What is Gradient Routing? Gradient routing controls where learning happens in neural networks by masking gradients during backpropagation. You can route specific data (like dangerous content) to designated parts of the network during training. The ERA (Expand-Route-Ablate) method adds new components to a model, routes unwanted knowledge there during training, then deletes those components—removing the capability while preserving general performance.

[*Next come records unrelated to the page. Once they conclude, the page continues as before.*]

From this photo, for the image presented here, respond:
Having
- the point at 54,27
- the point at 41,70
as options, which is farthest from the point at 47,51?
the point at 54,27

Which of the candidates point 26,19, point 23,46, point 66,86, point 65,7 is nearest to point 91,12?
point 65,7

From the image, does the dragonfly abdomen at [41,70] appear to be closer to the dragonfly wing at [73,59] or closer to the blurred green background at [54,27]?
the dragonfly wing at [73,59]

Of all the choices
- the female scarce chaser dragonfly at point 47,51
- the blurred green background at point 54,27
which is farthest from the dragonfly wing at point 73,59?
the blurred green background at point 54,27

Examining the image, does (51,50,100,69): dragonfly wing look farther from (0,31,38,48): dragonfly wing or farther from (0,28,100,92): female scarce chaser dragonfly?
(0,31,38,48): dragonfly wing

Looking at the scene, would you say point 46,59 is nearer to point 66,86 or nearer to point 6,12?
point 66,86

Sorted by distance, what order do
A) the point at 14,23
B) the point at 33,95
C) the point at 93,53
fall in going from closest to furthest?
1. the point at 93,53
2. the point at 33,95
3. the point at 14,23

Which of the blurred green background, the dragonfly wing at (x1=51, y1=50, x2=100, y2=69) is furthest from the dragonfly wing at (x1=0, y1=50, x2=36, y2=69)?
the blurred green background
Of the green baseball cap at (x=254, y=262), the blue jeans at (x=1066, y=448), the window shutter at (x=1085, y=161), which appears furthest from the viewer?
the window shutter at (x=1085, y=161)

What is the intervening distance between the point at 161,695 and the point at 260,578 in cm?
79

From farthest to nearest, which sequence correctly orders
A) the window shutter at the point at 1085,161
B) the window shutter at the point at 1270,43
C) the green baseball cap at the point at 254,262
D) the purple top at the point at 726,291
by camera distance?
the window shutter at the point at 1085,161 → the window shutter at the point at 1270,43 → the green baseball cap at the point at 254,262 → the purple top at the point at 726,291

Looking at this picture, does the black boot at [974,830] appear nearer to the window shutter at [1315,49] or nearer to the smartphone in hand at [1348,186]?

In this article, I list three reasons why I think gradient routing is more promising than pre-training filtering:
Gradient routing works better when some dangerous data is incorrectly labelled as safe
Gradient routing allows for flexible access control when there are multiple categories of dangerous data
Gradient routing allows for monitoring when models use dangerous knowledge, and how this affects their behavior
To facilitate gradient routing, I recommend three alternatives to canary strings:
Canonical canary strings for each category of dangerous knowledge
Natural language categorization of dangerous knowledge
Structured dangerous capability card
Advantages of gradient routing
1. Gradient routing works better with imperfect labels
The Problem with Filtering: Pretraining filtering assumes you can cleanly separate dangerous from safe content. But with imperfect labels, a sufficiently capable model will still learn dangerous information if it helps predict the “safe” data. One could imagine that our sufficiently capable model is the Solomonoff inductor, but I suspect this is also true for frontier LLMs.
Why Gradient Routing Handles This Better: By explicitly routing dangerous content to designated subcircuits during training, you give the model a path of least resistance: store dangerous facts in the designated location. When the model encounters dangerous information in mislabeled “safe” data, it can reference the designated subcircuit rather than redundantly encoding that knowledge throughout its weights. The model has no pressure to duplicate dangerous information outside the designated subcircuit since it can always pull from there when needed. This is different from filtering, where the model must smuggle useful dangerous information into its general parameters to maintain performance.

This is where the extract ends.